Reproduce the records verbatim, from the start through the line containing "169 centimetres", with both ends included. Leave the pictures out.

───

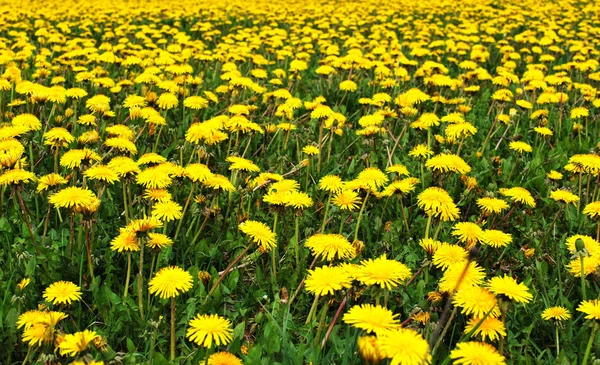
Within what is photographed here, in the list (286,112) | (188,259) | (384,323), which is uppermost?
(384,323)

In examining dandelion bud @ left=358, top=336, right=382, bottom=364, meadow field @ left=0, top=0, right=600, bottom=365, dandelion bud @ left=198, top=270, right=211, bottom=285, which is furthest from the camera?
dandelion bud @ left=198, top=270, right=211, bottom=285

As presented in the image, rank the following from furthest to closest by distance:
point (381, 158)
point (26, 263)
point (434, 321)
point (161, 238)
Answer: point (381, 158)
point (26, 263)
point (161, 238)
point (434, 321)

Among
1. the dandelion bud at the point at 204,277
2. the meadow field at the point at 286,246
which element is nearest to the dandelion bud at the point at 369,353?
the meadow field at the point at 286,246

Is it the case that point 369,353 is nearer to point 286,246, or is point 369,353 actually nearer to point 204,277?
point 204,277

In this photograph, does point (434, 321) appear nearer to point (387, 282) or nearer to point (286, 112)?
point (387, 282)

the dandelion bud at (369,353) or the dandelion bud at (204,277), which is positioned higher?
the dandelion bud at (369,353)

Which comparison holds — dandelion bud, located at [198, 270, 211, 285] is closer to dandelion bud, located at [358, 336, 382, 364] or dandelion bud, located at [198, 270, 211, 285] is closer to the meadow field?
the meadow field

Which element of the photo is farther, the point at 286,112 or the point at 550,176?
the point at 286,112

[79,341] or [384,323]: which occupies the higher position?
[384,323]

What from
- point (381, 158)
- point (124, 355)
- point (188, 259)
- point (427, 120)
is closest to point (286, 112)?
point (381, 158)

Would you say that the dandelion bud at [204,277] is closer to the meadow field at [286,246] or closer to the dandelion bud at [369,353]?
the meadow field at [286,246]

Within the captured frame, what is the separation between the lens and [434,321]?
169 centimetres

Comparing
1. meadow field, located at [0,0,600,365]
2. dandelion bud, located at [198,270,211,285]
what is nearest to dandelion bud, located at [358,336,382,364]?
meadow field, located at [0,0,600,365]

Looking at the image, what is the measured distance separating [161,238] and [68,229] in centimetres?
93
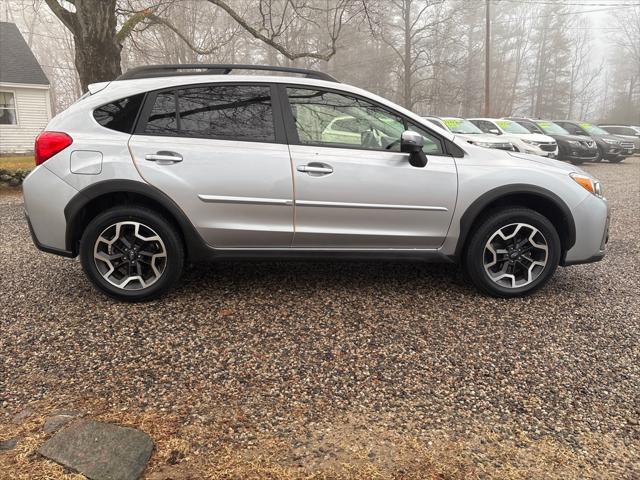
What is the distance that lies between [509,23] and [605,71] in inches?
1431

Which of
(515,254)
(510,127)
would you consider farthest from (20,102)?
(515,254)

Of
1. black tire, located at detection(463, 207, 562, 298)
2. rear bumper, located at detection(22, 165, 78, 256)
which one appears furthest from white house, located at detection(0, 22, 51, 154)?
black tire, located at detection(463, 207, 562, 298)

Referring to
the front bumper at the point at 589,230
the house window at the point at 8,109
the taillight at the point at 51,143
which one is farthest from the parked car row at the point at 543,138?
the house window at the point at 8,109

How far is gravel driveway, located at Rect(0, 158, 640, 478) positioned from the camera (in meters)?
2.13

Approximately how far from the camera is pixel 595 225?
387cm

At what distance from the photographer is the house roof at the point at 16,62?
19.5 meters

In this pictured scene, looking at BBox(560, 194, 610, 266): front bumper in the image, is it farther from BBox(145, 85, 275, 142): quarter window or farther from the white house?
the white house

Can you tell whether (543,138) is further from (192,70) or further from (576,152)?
(192,70)

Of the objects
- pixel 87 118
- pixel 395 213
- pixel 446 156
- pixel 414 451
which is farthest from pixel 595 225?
pixel 87 118

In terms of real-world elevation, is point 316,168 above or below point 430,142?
below

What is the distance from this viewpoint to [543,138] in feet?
50.2

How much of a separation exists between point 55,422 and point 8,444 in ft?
0.66

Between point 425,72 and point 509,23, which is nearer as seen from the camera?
point 425,72

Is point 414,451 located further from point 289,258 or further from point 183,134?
point 183,134
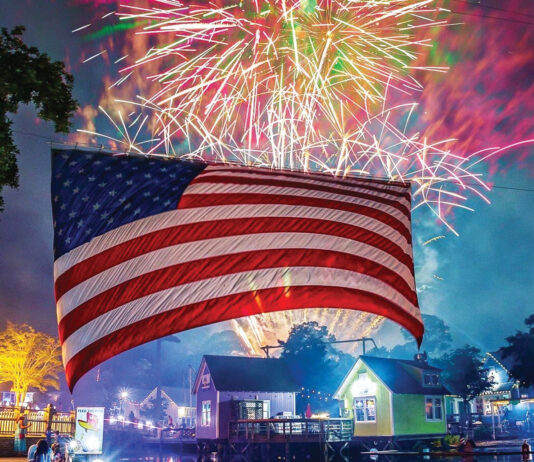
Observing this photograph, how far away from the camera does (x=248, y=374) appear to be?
48.7m

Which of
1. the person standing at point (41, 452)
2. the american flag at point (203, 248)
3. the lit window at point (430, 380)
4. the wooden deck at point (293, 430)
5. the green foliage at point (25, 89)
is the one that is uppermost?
the green foliage at point (25, 89)

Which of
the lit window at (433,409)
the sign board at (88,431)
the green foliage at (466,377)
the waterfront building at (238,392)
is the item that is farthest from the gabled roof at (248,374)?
the sign board at (88,431)

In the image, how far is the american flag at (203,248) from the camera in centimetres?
918

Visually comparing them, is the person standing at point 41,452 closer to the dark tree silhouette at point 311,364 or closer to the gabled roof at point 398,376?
the gabled roof at point 398,376

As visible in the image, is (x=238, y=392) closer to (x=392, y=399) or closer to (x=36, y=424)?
(x=392, y=399)

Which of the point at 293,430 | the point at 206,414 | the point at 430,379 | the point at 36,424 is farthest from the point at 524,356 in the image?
the point at 36,424

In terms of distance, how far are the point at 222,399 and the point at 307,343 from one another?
20092 mm

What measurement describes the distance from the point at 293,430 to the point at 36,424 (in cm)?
1744

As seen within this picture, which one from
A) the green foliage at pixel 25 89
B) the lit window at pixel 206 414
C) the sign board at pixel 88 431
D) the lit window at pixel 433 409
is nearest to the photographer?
the green foliage at pixel 25 89

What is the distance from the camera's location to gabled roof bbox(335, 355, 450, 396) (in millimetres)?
43688

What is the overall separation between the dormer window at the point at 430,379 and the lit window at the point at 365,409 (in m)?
A: 5.19

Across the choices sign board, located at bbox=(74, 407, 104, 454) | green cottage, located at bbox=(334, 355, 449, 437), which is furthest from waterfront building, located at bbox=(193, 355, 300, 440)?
sign board, located at bbox=(74, 407, 104, 454)

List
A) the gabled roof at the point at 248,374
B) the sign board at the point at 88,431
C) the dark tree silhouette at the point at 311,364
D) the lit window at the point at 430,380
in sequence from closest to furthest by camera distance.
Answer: the sign board at the point at 88,431
the lit window at the point at 430,380
the gabled roof at the point at 248,374
the dark tree silhouette at the point at 311,364

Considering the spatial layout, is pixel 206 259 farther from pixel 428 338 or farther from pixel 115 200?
pixel 428 338
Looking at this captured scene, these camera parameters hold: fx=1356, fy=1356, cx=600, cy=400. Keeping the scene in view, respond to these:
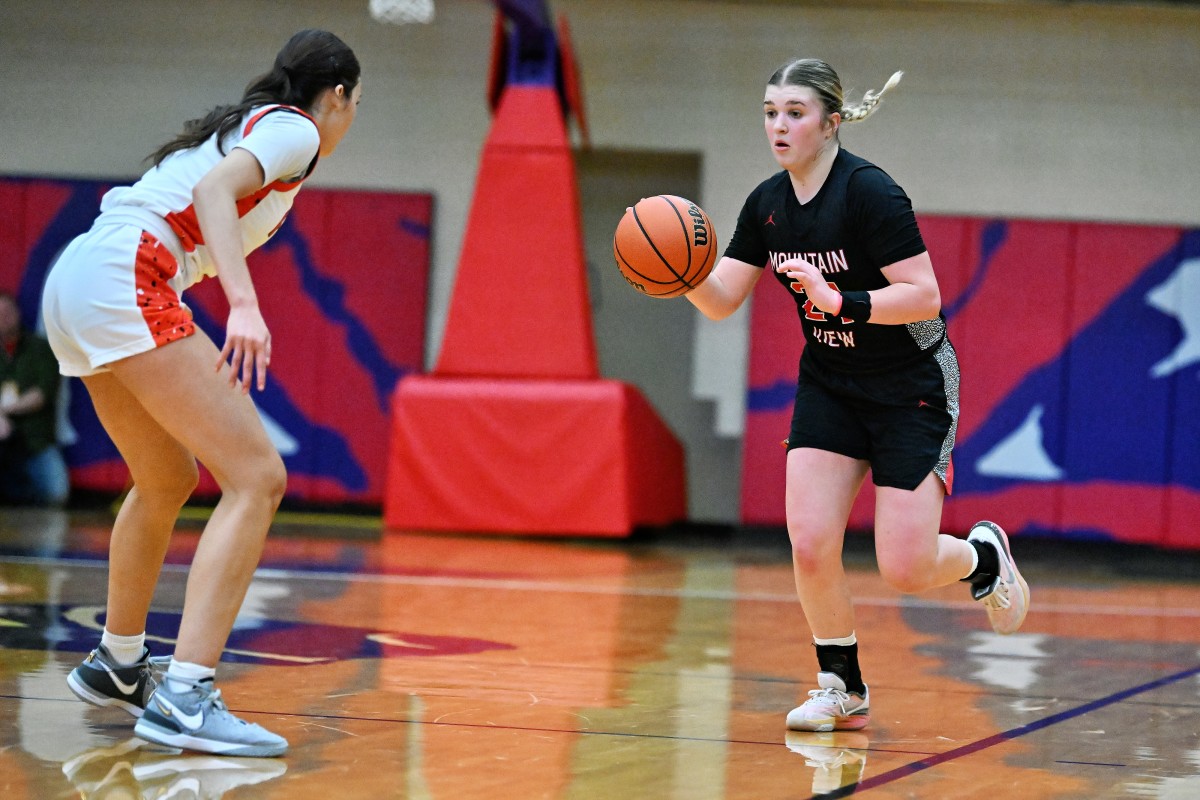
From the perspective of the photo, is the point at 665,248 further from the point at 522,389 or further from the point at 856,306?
the point at 522,389

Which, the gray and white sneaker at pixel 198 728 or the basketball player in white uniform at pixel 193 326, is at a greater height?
the basketball player in white uniform at pixel 193 326

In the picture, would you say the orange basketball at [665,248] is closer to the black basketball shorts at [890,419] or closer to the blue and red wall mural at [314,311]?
the black basketball shorts at [890,419]

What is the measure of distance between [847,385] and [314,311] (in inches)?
309

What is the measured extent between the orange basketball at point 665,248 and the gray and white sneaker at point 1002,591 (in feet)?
3.75

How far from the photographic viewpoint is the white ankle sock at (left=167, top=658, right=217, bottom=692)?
9.55 ft

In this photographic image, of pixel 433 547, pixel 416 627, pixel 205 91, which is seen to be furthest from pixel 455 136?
pixel 416 627

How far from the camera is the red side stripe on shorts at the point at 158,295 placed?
2.93 metres

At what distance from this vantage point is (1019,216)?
10.8m

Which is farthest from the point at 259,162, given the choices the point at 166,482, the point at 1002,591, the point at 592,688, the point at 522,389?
the point at 522,389

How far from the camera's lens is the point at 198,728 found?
114 inches

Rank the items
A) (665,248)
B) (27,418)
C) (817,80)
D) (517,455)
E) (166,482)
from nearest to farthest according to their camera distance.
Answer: (166,482), (817,80), (665,248), (517,455), (27,418)

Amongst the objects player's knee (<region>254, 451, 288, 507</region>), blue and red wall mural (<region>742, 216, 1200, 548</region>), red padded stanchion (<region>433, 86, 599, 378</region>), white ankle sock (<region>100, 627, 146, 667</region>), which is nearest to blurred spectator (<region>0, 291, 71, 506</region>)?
red padded stanchion (<region>433, 86, 599, 378</region>)

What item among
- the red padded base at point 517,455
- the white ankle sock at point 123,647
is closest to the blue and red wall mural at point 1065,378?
the red padded base at point 517,455

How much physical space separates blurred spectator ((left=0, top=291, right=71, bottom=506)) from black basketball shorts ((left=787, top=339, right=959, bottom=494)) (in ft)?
26.1
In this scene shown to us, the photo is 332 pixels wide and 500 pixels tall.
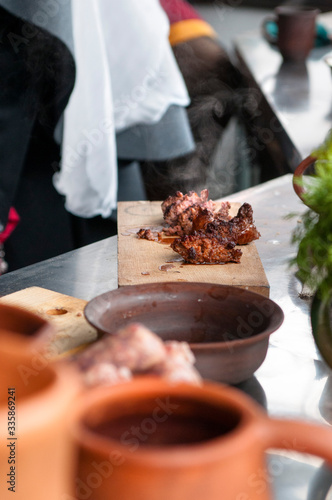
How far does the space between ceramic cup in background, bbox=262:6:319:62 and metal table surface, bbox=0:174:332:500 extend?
1.95 m

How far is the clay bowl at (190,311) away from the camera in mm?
868

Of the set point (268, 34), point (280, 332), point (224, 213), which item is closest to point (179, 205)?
point (224, 213)

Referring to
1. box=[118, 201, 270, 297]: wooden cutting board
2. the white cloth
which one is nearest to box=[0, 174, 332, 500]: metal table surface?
box=[118, 201, 270, 297]: wooden cutting board

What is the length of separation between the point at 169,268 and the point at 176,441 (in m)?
0.71

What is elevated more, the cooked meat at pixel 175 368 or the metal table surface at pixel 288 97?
the cooked meat at pixel 175 368

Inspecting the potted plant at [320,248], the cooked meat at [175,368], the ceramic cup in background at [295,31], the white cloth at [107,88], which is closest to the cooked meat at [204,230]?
the potted plant at [320,248]

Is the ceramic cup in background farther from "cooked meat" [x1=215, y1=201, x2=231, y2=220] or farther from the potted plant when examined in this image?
the potted plant

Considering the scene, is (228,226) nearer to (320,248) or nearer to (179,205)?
(179,205)

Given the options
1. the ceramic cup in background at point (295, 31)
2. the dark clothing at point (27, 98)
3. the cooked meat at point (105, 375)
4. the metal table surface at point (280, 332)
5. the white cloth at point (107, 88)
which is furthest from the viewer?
the ceramic cup in background at point (295, 31)

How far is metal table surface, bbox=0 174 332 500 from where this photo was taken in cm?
75

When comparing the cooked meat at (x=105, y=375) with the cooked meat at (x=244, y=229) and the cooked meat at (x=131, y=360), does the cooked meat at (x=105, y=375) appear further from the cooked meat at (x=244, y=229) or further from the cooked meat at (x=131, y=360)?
the cooked meat at (x=244, y=229)

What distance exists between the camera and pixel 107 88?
226cm

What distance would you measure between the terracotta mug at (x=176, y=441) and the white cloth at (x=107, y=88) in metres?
1.87

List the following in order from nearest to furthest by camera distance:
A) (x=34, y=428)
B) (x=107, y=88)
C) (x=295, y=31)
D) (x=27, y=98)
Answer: (x=34, y=428), (x=27, y=98), (x=107, y=88), (x=295, y=31)
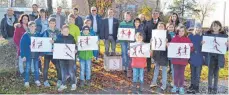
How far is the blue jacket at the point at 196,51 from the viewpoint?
944cm


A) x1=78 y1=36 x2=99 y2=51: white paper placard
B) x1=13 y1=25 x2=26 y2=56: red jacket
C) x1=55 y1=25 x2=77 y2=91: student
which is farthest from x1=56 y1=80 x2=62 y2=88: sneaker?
x1=13 y1=25 x2=26 y2=56: red jacket

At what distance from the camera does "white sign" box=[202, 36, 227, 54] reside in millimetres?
9359

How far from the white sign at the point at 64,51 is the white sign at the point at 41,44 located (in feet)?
0.77

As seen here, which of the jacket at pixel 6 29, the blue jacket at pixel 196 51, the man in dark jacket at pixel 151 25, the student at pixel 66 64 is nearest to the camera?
the student at pixel 66 64

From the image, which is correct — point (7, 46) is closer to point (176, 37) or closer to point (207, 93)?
point (176, 37)

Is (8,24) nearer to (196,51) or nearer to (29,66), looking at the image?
(29,66)

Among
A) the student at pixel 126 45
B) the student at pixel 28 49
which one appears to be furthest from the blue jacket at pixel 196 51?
the student at pixel 28 49

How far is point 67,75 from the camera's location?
383 inches

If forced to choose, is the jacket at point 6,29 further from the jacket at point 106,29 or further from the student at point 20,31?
the jacket at point 106,29

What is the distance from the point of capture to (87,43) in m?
9.57

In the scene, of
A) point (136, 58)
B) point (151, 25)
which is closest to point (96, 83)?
point (136, 58)

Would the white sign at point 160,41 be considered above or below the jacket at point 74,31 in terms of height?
below

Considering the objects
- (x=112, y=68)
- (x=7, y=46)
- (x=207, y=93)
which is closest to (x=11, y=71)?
(x=7, y=46)

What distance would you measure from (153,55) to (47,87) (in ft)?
9.51
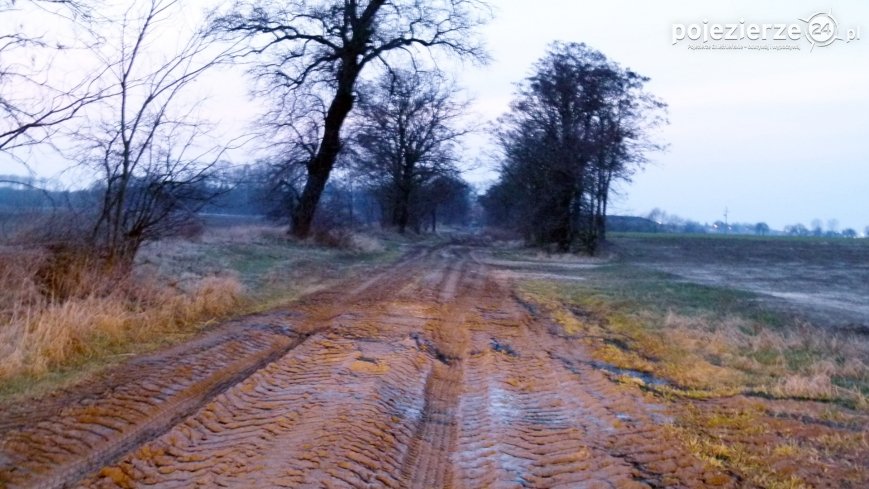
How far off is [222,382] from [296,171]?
28.5m

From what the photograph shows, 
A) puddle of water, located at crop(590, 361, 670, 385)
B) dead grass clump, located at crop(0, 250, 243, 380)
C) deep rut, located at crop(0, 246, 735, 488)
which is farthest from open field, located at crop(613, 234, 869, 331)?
dead grass clump, located at crop(0, 250, 243, 380)

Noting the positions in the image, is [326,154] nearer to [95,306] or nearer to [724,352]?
[95,306]

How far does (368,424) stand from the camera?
6.65 metres

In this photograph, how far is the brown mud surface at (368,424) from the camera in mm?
5496

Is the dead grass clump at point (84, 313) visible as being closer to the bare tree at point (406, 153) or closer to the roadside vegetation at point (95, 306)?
the roadside vegetation at point (95, 306)

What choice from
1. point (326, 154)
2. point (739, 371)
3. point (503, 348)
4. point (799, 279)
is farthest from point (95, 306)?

───

| Written reply |
Within what is photographed here, in the list (286,112) | (188,259) | (384,323), which is uppermost?
(384,323)

In examining dandelion bud @ left=358, top=336, right=382, bottom=364, meadow field @ left=0, top=0, right=600, bottom=365, dandelion bud @ left=198, top=270, right=211, bottom=285, which is furthest from the camera?
dandelion bud @ left=198, top=270, right=211, bottom=285

As presented in the image, rank the following from furthest to closest by distance:
point (381, 158)
point (26, 263)
point (434, 321)
point (161, 238)
Answer: point (381, 158)
point (26, 263)
point (161, 238)
point (434, 321)

Among
1. the dandelion bud at the point at 204,277
2. the meadow field at the point at 286,246
which element is nearest to the dandelion bud at the point at 369,353?
the meadow field at the point at 286,246

Is it the case that point 369,353 is nearer to point 286,246, or is point 369,353 actually nearer to point 204,277?
point 204,277

In this photograph, does point (434, 321) appear nearer to point (387, 282) or nearer to point (286, 112)?
point (387, 282)

the dandelion bud at (369,353) or the dandelion bud at (204,277), which is positioned higher?
the dandelion bud at (369,353)

Which comparison holds — dandelion bud, located at [198, 270, 211, 285] is closer to dandelion bud, located at [358, 336, 382, 364] or dandelion bud, located at [198, 270, 211, 285] is closer to the meadow field?
the meadow field

Which element of the photo is farther, the point at 286,112 or the point at 550,176?
the point at 286,112

[79,341] or [384,323]: which occupies the higher position?
[384,323]

What from
- point (381, 158)
- point (124, 355)
- point (188, 259)
- point (427, 120)
is closest to point (286, 112)?
point (381, 158)

Would you say that the dandelion bud at [204,277] is closer to the meadow field at [286,246] or closer to the dandelion bud at [369,353]?
the meadow field at [286,246]

Within the captured frame, what is the separation between the lens and [434,321]?
169 centimetres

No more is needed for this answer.